Management meeting: Looking to improve its balance sheet
profile; comfortable with the balance sheet and FCCB
repayment
We hosted Mr. Amit Patel, Managing Director of SINT, for a day of investor
meetings. As the company has previously stated, the current management focus is on
improving its balance sheet profile in an operating environment that is getting
tougher by the day. We expect Sintex to significantly cut its capital expenditure plans
over the next two years and look to sweat its existing assets more effectively.
In addition, the execution of monolithic projects has been slowed considerably, as
payments from the government have been delayed. According to the company,
sustaining past growth rates for monolithic projects would entail a significant
increase in working capital deployment, and management does not want to block
cash where a risk of delayed payments is emerging. Monolithic execution is also
being adversely affected by slower technical clearances and in some case delays in
the handing over of project sites. As a result, we reduce our growth estimates for the
monolithic business from 30% to 5% for FY12-FY13.
Besides the monolithic business, Mr. Patel also cited a slowdown in orders for the
custom moldings business, largely from Europe. A slowdown in domestic car
volumes is also paring growth but SINT is mitigating this by looking to increase its
product offerings and generating a higher revenue share per offering. Textiles
business growth is looking up, aided by rupee depreciation, although volumes could
slow down in FY13, as most orders are from the European market.

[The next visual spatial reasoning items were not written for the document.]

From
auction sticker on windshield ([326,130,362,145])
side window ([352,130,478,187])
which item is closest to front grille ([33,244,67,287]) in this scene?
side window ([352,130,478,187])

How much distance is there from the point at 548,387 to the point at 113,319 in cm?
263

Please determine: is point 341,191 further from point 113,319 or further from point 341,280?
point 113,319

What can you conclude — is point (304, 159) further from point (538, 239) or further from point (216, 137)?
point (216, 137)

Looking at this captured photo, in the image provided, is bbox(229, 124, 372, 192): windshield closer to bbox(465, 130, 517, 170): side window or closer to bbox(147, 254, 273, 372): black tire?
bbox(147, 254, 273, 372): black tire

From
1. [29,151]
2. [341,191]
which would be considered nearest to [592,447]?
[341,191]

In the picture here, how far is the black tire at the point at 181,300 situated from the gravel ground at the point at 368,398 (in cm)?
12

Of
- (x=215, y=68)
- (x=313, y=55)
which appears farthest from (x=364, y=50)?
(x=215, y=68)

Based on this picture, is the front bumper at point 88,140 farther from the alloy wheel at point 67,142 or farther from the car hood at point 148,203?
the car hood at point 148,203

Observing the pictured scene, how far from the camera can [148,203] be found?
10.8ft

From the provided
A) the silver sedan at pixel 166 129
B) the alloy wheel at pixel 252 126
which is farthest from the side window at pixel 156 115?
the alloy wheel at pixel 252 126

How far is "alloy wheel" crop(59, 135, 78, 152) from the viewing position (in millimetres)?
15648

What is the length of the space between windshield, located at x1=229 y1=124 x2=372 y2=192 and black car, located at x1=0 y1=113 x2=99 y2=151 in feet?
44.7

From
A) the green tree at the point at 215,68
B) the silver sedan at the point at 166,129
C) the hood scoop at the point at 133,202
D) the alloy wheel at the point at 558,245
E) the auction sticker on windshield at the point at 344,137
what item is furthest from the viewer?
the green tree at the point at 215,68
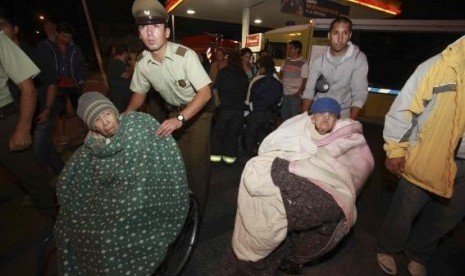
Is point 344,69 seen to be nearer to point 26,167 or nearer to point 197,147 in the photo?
point 197,147

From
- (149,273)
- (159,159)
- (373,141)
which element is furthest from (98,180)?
(373,141)

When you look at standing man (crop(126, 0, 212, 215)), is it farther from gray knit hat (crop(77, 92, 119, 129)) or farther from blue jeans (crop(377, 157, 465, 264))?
blue jeans (crop(377, 157, 465, 264))

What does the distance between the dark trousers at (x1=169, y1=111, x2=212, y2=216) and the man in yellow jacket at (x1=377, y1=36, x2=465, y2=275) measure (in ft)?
5.38

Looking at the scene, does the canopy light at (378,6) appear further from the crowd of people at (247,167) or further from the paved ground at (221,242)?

Management sounded comfortable on the FCCB repayment that is maturing in
March 2013. SINT has US$140MM of unutilized FCCB money in overseas deposits,
and about US$35MM in domestic deposits. This cash will be utilized to partly pay
the FCCB. About US$110MM would likely be refinanced through a US$-
denominated ECB. The potential refinancing could be as early as Sep 2012 (six
months ahead of the maturity date for the FCCB) which is the earliest window
permitted by the Indian central bank for prepayment of outstanding FCCBs.